Consul is a distributed key-value store, heavily opinionated towards service discovery. If you’re not familiar with the basics of service discovery, Gabriel Schenker, who we’ve had the pleasure of working with, has an excellent introduction to service discovery. In this blog post, we will cover how we set up and expanded our Consul cluster. For more information on utilizing Consul for service discovery, see our blog post that uses Consul, consul-template, and nginx to load balance microservices. Additionally, Hashicorp has produced great documentation for Consul.
The official Consul documentation is excellent, but we had difficulty conceptualizing some of the higher level concepts of clustered systems. Hopefully, a real-world production example of a Consul cluster deployment and modification thereof can clear up any confusion.
Our Current Setup
- 2 Linux servers running a Consul server in a Docker container, managed by Chef, an infrastructure automation tool
- 2 Windows servers running a Consul server as a Windows service, managed by Chef
- 1 Windows server running a Consul server as a Windows service managed manually
When we initially created our Consul cluster, it was not recommended to run a Consul server on Windows in production. However, we decided to be adventurous and do it anyway. We have had no problems (that weren’t our fault) and were excited when the bogus warning message was removed.
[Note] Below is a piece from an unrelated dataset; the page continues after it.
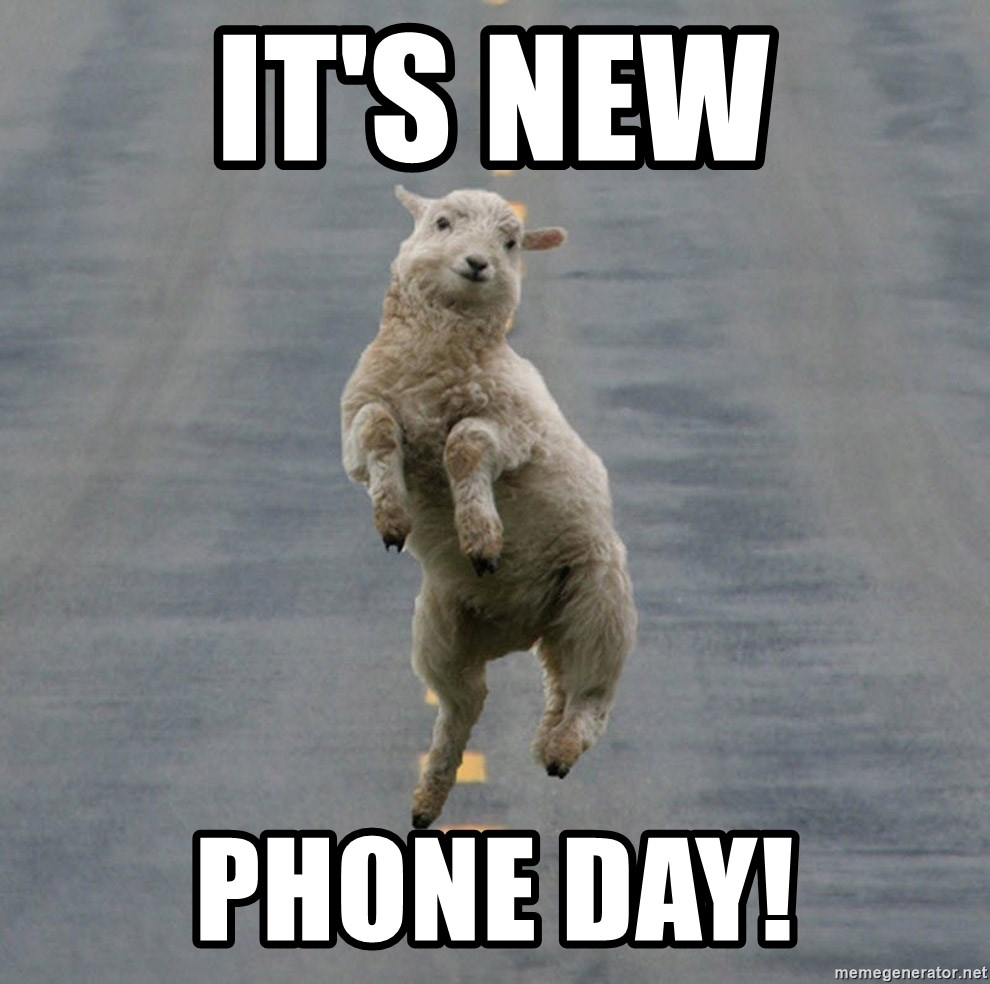 Excited Sheep - IT'S NEW PHONE DAY!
For deciding how many servers you should have in your cluster, see this deployment table. The recommended deployment count is 3 or 5 servers, each giving you a fault tolerance of 1 or 2 servers respectively. A fault tolerance of 2 allows for 2 servers to go down without bringing down the cluster. 5 servers with a fault tolerance of 2 was the perfect number for our needs, but YMMV. If you ever lose more servers than your fault tolerance allows, you risk losing all data stored in the cluster which could include registered services, key value pairs, and other vital information. From our experience, it has been a lot easier to recover a bad cluster by recreating the entire cluster than attempting to bring it back from the dead.
Setting Up Your First Cluster
We’re going to start off with creating a 3-node cluster, the simplest deployment with a fault tolerance of at least 1.
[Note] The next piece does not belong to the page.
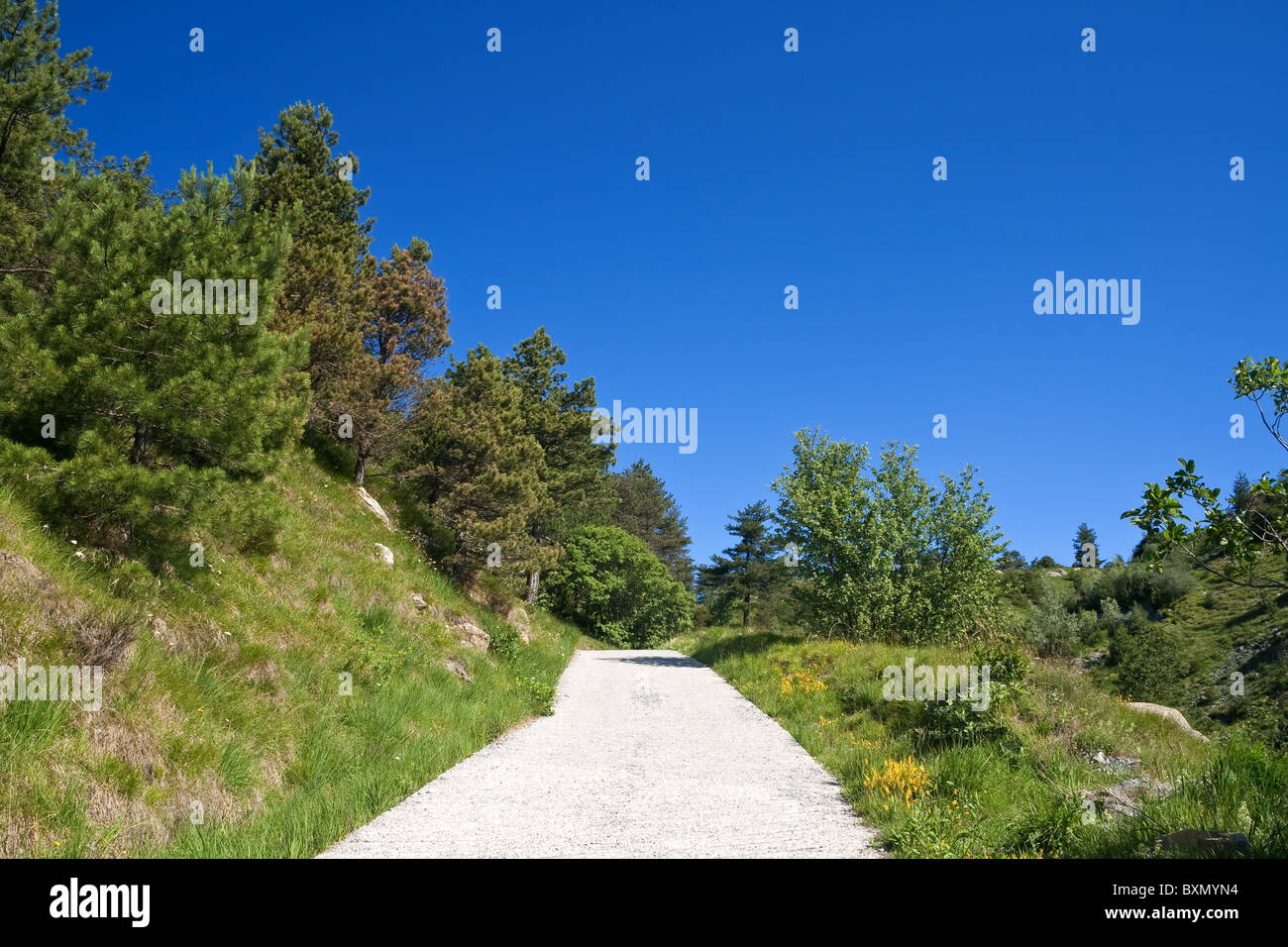 beautiful dirty in italian country road under a bright blu sky - Stock Image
Docker command for 1st node
docker run --name=consul -d -p 8300-8302:8300-8302 -p 8301:8301/udp -p 8302:8302/udp -p 8400:8400 -p 8500:8500 -p 8600:53/udp -h node1 gliderlabs/consul-server:0.6 -server -bootstrap-expect 3 -ui -advertise 192.168.99.101 -join node1 -join node2 -join node3
Docker command for 2nd node
docker run --name=consul -d -p 8300-8302:8300-8302 -p 8301:8301/udp -p 8302:8302/udp -p 8400:8400 -p 8500:8500 -p 8600:53/udp -h node2 gliderlabs/consul-server:0.6 -server -ui -advertise 192.168.99.102 -join node1 -join node2 -join node3
Docker command for 3rd node
docker run --name=consul -d -p 8300-8302:8300-8302 -p 8301:8301/udp -p 8302:8302/udp -p 8400:8400 -p 8500:8500 -p 8600:53/udp -h node3 gliderlabs/consul-server:0.6 -server -ui -advertise 192.168.99.103 -join node1 -join node2 -join node3
The following configuration differences are important to note:
- -h NODE_NAME: The NODE_NAME is the hostname of the Docker container, which will be used to uniquely identify the node in the cluster. This is a Docker option, not a Consul option.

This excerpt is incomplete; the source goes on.